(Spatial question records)

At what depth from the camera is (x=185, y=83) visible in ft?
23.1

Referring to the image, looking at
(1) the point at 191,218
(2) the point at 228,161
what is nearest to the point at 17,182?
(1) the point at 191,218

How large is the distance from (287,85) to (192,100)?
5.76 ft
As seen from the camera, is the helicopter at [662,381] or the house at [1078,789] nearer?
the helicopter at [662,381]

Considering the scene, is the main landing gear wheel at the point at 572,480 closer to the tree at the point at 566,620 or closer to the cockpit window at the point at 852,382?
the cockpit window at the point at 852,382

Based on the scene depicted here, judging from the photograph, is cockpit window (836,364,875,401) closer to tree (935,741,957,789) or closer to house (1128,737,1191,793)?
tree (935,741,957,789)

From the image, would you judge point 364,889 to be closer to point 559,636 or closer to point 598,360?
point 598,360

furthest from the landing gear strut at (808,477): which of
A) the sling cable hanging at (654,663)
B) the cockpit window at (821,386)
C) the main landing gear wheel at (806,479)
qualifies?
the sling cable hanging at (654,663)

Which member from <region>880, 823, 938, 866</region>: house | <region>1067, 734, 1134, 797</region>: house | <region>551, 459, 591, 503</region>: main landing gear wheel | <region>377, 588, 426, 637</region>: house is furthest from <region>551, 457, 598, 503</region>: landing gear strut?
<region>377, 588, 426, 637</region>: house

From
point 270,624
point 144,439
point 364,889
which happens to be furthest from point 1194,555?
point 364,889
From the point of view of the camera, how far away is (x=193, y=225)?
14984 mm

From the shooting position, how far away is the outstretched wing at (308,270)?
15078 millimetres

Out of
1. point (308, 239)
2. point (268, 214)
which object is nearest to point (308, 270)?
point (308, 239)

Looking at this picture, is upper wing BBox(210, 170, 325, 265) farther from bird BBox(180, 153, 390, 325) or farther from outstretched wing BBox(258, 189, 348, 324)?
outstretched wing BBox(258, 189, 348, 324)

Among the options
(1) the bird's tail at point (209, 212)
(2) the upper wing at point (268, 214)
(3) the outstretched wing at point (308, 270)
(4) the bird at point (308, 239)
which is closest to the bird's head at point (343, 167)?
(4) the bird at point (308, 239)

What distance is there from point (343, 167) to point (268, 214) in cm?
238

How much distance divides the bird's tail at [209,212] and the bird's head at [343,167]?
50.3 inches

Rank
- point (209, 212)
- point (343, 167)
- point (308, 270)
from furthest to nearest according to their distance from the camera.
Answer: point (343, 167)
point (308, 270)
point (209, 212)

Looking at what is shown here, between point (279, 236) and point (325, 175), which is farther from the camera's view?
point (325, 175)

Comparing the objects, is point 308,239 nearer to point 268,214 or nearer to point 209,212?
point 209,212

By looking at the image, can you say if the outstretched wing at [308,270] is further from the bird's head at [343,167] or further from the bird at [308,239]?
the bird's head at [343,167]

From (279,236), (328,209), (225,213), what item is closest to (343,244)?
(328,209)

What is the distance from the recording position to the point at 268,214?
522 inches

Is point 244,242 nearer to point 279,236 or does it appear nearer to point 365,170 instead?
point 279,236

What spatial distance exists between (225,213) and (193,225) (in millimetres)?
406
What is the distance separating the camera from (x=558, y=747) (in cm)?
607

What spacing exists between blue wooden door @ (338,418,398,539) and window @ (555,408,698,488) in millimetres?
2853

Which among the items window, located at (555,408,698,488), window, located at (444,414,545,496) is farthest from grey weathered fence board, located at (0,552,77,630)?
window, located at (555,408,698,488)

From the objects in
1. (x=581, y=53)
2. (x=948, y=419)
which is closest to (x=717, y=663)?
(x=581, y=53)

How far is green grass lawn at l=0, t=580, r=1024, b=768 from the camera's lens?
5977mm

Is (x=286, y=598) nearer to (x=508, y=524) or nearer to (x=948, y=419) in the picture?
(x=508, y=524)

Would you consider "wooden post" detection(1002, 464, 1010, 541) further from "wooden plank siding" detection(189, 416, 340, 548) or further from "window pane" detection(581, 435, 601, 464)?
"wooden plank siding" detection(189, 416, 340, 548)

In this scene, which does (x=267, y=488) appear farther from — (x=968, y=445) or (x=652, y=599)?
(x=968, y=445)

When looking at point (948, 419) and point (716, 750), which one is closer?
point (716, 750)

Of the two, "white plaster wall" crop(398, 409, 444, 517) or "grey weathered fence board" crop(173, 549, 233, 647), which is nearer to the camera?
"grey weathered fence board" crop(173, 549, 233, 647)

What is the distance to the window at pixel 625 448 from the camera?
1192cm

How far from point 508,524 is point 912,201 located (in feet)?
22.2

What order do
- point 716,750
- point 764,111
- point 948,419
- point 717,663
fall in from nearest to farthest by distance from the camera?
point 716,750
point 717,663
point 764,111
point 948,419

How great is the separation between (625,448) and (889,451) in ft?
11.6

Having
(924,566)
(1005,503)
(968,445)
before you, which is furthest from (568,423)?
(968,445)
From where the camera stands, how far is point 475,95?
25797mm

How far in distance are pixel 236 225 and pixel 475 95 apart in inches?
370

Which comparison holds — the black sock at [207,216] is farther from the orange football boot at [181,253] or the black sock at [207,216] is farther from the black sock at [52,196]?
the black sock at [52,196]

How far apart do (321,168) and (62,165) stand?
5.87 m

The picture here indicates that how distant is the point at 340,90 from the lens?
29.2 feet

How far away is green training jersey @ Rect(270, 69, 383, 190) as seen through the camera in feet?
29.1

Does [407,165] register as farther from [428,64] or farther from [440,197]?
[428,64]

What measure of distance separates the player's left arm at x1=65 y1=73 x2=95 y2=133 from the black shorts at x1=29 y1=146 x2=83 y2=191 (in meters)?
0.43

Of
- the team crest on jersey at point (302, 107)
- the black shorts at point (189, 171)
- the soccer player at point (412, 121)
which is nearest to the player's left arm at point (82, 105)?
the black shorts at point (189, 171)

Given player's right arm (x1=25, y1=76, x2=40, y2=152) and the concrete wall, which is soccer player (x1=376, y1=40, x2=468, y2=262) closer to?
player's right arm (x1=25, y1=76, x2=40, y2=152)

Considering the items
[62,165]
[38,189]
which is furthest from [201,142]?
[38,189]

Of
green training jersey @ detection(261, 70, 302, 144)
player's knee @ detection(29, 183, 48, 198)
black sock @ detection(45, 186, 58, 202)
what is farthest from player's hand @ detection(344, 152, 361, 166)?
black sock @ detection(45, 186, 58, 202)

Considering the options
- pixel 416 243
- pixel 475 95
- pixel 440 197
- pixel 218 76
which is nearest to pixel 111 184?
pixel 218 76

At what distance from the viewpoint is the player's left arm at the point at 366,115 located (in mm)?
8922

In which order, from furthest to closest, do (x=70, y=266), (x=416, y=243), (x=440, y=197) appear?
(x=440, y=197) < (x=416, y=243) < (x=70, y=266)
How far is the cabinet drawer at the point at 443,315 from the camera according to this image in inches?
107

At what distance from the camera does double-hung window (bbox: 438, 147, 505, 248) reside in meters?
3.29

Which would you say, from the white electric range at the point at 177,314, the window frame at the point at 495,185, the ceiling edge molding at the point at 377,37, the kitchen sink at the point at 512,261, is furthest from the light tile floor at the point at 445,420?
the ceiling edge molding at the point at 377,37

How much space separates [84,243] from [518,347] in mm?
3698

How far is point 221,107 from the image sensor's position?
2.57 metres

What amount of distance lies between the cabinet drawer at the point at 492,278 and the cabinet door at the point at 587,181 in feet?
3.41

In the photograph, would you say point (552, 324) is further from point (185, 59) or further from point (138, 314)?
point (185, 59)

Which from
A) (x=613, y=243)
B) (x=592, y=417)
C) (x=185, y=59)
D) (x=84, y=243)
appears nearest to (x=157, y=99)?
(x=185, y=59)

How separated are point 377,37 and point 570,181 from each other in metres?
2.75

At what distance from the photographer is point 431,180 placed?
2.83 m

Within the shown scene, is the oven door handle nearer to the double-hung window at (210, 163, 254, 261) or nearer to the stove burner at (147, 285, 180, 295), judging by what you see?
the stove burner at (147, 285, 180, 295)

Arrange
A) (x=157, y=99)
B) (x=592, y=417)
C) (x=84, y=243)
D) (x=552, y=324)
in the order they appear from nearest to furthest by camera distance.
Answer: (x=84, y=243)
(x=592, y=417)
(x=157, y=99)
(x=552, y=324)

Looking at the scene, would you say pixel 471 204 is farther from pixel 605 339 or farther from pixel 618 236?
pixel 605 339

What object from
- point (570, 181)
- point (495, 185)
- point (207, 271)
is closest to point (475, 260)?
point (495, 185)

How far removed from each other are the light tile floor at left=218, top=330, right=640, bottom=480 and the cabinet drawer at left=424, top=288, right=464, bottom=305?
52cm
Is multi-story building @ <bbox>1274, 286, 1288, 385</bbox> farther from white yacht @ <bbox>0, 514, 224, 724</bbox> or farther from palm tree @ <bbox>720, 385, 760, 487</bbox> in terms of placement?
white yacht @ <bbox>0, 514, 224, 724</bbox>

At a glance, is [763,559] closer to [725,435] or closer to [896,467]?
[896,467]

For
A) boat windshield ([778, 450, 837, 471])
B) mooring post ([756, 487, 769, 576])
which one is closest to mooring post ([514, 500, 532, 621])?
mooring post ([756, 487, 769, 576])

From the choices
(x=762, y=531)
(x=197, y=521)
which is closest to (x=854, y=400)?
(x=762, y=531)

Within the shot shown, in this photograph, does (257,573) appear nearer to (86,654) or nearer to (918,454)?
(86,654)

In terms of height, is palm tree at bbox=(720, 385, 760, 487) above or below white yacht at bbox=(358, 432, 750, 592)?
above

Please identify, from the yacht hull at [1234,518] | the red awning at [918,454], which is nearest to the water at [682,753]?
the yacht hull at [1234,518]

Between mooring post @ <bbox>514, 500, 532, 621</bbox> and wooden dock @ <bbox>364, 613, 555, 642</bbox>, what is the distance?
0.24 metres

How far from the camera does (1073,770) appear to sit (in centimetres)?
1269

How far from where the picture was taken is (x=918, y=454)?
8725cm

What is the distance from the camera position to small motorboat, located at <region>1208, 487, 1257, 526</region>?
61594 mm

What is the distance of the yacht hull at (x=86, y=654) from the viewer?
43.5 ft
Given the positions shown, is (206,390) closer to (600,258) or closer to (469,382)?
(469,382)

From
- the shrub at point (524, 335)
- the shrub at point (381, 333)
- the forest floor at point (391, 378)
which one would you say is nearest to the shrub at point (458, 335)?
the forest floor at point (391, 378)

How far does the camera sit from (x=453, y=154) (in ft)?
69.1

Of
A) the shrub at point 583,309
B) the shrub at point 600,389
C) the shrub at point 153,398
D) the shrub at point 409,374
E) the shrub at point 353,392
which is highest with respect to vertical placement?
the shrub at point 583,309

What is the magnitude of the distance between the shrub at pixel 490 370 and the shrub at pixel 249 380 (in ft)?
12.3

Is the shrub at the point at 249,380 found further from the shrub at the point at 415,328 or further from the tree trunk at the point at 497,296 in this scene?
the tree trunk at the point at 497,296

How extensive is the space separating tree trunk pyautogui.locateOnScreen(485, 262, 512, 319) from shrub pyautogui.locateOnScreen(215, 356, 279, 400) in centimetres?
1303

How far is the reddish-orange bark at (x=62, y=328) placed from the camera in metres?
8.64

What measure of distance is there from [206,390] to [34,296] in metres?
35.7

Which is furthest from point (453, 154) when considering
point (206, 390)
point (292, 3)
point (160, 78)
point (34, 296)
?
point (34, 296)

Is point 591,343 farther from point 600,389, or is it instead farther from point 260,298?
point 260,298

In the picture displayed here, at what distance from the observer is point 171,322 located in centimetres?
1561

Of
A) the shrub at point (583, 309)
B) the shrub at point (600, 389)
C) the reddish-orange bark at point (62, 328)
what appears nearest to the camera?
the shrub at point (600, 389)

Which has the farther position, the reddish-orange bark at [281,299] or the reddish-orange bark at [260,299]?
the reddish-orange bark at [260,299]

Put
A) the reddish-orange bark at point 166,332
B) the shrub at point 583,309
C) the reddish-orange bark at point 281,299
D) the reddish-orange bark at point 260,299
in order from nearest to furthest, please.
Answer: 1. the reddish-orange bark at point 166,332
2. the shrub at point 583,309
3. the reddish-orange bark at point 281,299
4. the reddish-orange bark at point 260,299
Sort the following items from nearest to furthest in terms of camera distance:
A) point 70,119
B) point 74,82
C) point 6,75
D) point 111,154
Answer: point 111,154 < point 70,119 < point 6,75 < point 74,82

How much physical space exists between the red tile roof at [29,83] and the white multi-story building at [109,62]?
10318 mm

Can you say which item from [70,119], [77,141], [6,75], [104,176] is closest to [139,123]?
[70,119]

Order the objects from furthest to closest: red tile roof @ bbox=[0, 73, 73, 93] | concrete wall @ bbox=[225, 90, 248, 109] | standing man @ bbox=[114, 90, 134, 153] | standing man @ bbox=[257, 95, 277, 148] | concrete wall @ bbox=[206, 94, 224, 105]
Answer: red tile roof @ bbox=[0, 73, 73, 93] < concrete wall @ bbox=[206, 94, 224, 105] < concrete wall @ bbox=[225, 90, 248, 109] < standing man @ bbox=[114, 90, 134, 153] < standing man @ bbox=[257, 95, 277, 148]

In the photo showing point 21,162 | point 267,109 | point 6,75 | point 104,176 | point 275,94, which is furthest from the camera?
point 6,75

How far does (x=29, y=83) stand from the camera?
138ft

▶ _Written request_
Retype the lines starting with the one containing "How much physical" and going on through the last line of the records.

▶ _Finished answer_
How much physical space exists between the red tile roof at [29,83] and the white multi-story building at [109,62]?
10318 mm

Can you say which item from [70,119], [77,141], [6,75], [104,176] is closest to [139,123]?
[70,119]

Order the objects from furthest to closest: red tile roof @ bbox=[0, 73, 73, 93] | concrete wall @ bbox=[225, 90, 248, 109] | standing man @ bbox=[114, 90, 134, 153] | standing man @ bbox=[257, 95, 277, 148] | concrete wall @ bbox=[206, 94, 224, 105]
Answer: red tile roof @ bbox=[0, 73, 73, 93] < concrete wall @ bbox=[206, 94, 224, 105] < concrete wall @ bbox=[225, 90, 248, 109] < standing man @ bbox=[114, 90, 134, 153] < standing man @ bbox=[257, 95, 277, 148]

In the photo showing point 21,162 | point 267,109 | point 6,75 | point 104,176 | point 275,94, which is furthest from the camera?
point 6,75

How far does (x=29, y=83) stand from the camera?
138ft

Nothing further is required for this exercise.